— Exercise instructions —
Say whether each statement below agrees with the poker buy-in discussion. Answer yes or no for each, and quote the deciding words of the discussion exactly.
(a) In the 25c/50c NLHE cash game, rebuys are allowed up to $200.
(b) The host who gives the orbit-notice example requires players to give notice before leaving for the night.
(c) Most limit games have a min/max buy-in.

Most NL/PL games have a min/max buy-in. Most limit games do not.

Not everyone needs to buy in for the same amount. Most in my core group (25c/50c NL) buy in for $60, a few buy in for $20-$40, and a few buy in for the max ($100).

I don't know that I've experienced a cash game that *doesn't* allow re-buys.

I don't require giving notice before leaving for the night but most players in my game know that it's the "decent" thing to do and give an orbit or two notice. Nothing worse than a hit-n-run after dragging a huge pot in a home game. Those people definitely drop down a tier (or two) on the invite list for sure.
 
Some people do, and it's utter nonsense.
Set a maximum and a minimum that your players will be comfortable with, and that will allow for a good game. You might want the rebuy maximum to be more, like up to the biggest stack or up to half of the biggest stack or something like that. And yeah, people can leave when they please. If they win and giant pot and run off, don't invite them back.
 
For my 25c/50c NLHE cash game, I allow $40 min / $100 max buy in. I allow rebuys up to $200. I used to do the whole "up to the largest stack" thing, but one player (more experienced than most of the group... and not a regular) was willing to stack off and rebuy to the largest stack, multiple times a night. While I didn't have an issue with these actions, there were grumblings amongst my regulars. I instituted the $200 rebuy rule and it fixed the "issue."
 
Just set a min-max buy in IMO. For the group I host, it's always ~50bb min up to 100bb to 200bb max depending on stakes.

My players pretty much all like to buy in for $10 so if we play 5c/10c I'll set min-max to $5-20. If we play 10c/20c I'll set it to $10-20. If we play 10c/25c it'll be $10-25.

Even if I set the max usually they will buy in for 10 at a time. I've seen someone rebuy $10 up to 4 times playing 20NL. They generally are comfortable playing with $10 at a time I guess, even if there's up to $150 on the table after a few reloads.

— Entries supplied —
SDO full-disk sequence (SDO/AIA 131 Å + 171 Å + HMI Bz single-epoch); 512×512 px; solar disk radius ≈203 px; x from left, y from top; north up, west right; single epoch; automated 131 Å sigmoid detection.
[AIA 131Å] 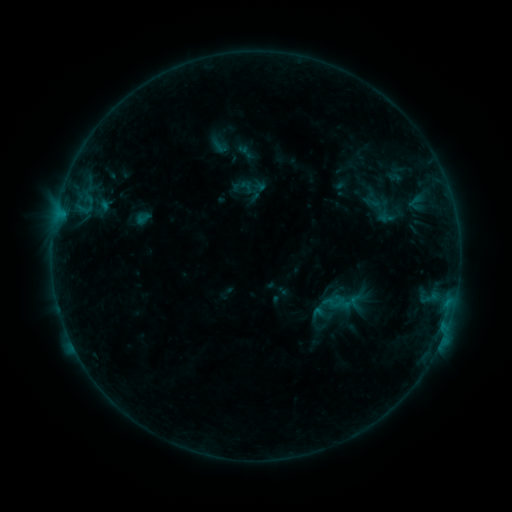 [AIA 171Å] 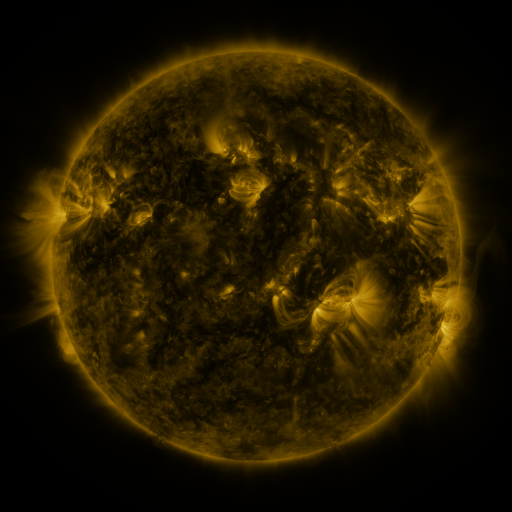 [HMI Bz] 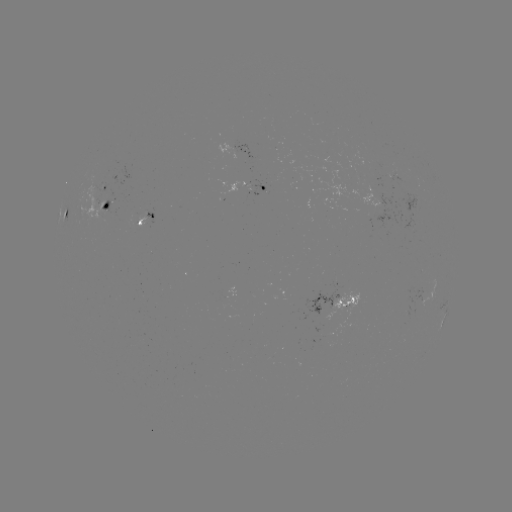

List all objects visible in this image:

---

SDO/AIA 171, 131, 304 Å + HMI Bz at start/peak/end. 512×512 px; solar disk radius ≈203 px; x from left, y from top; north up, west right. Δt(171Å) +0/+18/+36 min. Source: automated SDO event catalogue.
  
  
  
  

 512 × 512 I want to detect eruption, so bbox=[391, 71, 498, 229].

— Completed task —
(a) Yes: "I allow rebuys up to $200."
(b) No: "I don't require giving notice before leaving for the night"
(c) No: "Most limit games do not."